Mengapa harus menggunakan beras kualitas premium? Hal ini berkaitan dengan tekstur dan daya serap nutrisi. Beras dengan kualitas butiran yang utuh dan bersih (premium) jauh lebih efektif dalam proses fortifikasi dibandingkan beras kualitas medium atau rendah yang banyak mengandung butiran patah (broken rice). Jika menggunakan beras berkualitas rendah, proses distribusi nutrisi pada tiap butir beras menjadi tidak merata.

Kondisi ini menciptakan sebuah dilema ekonomi dan sosial. Di satu sisi, pemerintah berupaya meningkatkan kesehatan masyarakat jangka panjang melalui fortifikasi. Namun di sisi lain, kebutuhan jangka pendek masyarakat akan beras premium untuk konsumsi harian menjadi terganggu akibat berkurangnya pasokan di pasar.

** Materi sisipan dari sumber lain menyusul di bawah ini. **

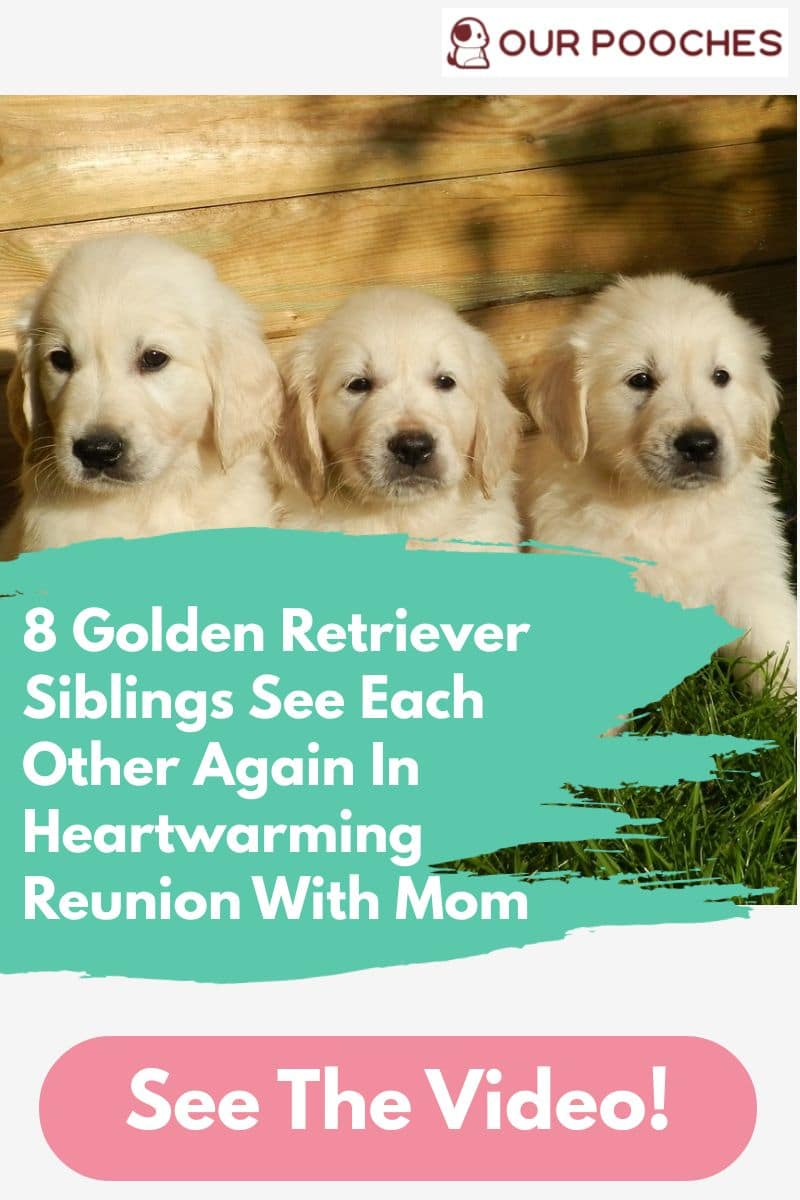 8 Golden Retriever Siblings See Each Other Again In Heartwarming Reunion With Mom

Dampak Terhadap Harga dan Daya Beli Masyarakat

Kelangkaan stok di pasar ritel secara otomatis memicu kenaikan harga. Ketika permintaan terhadap beras premium tetap tinggi sementara pasokan yang masuk ke pasar ritel berkurang, maka hukum pasar berlaku: harga akan merangkak naik. Hal ini menjadi tantangan tersendiri bagi rumah tangga menengah ke atas yang sudah terbiasa dengan konsumsi beras kualitas tinggi.

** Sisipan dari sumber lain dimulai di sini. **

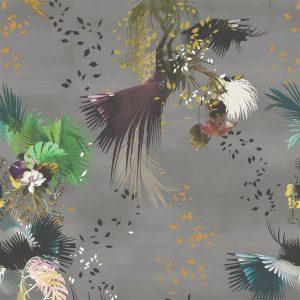 modern feather wallpaper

Selain itu, pengalihan stok ini juga berdampak pada psikologi pasar. Ketidakpastian ketersediaan barang seringkali memicu aksi borong (*panic buying*) oleh sebagian konsumen, yang justru akan memperparah kelangkaan di tingkat pengecer. Mentan menekankan bahwa pihaknya terus memantau pergerakan stok agar distribusi tetap terkendali.

Langkah Mitigasi Pemerintah dan Kementerian Pertanian

Menanggapi situasi ini, Kementerian Pertanian bersama dengan Badan Pangan Nasional (Bapanas) dan Bulog tengah menyusun langkah-langkah strategis untuk menyeimbangkan antara kebutuhan gizi nasional dan ketersediaan pangan di pasar. Beberapa langkah yang tengah diupayakan antara lain:

1. Optimalisasi Produksi Beras Nasional

Pemerintah terus mendorong peningkatan produktivitas lahan melalui bantuan benih unggul dan mekanisasi pertanian. Tujuannya adalah agar surplus produksi dapat menutupi celah yang hilang akibat pengalihan stok untuk fortifikasi.

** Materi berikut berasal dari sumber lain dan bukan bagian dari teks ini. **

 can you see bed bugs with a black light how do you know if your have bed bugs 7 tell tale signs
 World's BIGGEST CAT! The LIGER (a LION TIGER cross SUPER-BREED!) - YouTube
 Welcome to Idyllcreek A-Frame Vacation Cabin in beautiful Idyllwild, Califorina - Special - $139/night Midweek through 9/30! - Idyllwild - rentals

2. Pengawasan Jalur Distribusi

Mentan menegaskan akan memperketat pengawasan terhadap rantai distribusi beras. Hal ini dilakukan untuk memastikan tidak ada penimbunan oleh oknum tertentu yang memanfaatkan situasi kelangkaan untuk mencari keuntungan pribadi melalui kenaikan harga yang tidak wajar.

3. Pengaturan Porsi Fortifikasi

Pemerintah juga sedang mengkaji bagaimana skema fortifikasi dapat berjalan tanpa mengganggu stabilitas stok beras konsumsi di pasar. Salah satu opsinya adalah dengan mendorong penggunaan beras kualitas medium yang sudah ditingkatkan kualitasnya untuk kebutuhan fortifikasi, sehingga stok premium tetap terjaga untuk pasar ritel.

Kesimpulan

Kelangkaan beras premium yang terjadi saat ini bukanlah sebuah anomali yang disebabkan oleh kegagalan produksi total, melainkan dampak dari pergeseran fungsi stok beras untuk program penguatan gizi nasional melalui beras fortifikasi. Meskipun kebijakan fortifikasi sangat krusial untuk memerangi stunting dan masalah kesehatan lainnya, pemerintah memiliki tantangan besar dalam menjaga keseimbangan antara pemenuhan nutrisi dan ketersediaan stok pangan di pasar ritel agar harga tetap terjangkau oleh masyarakat.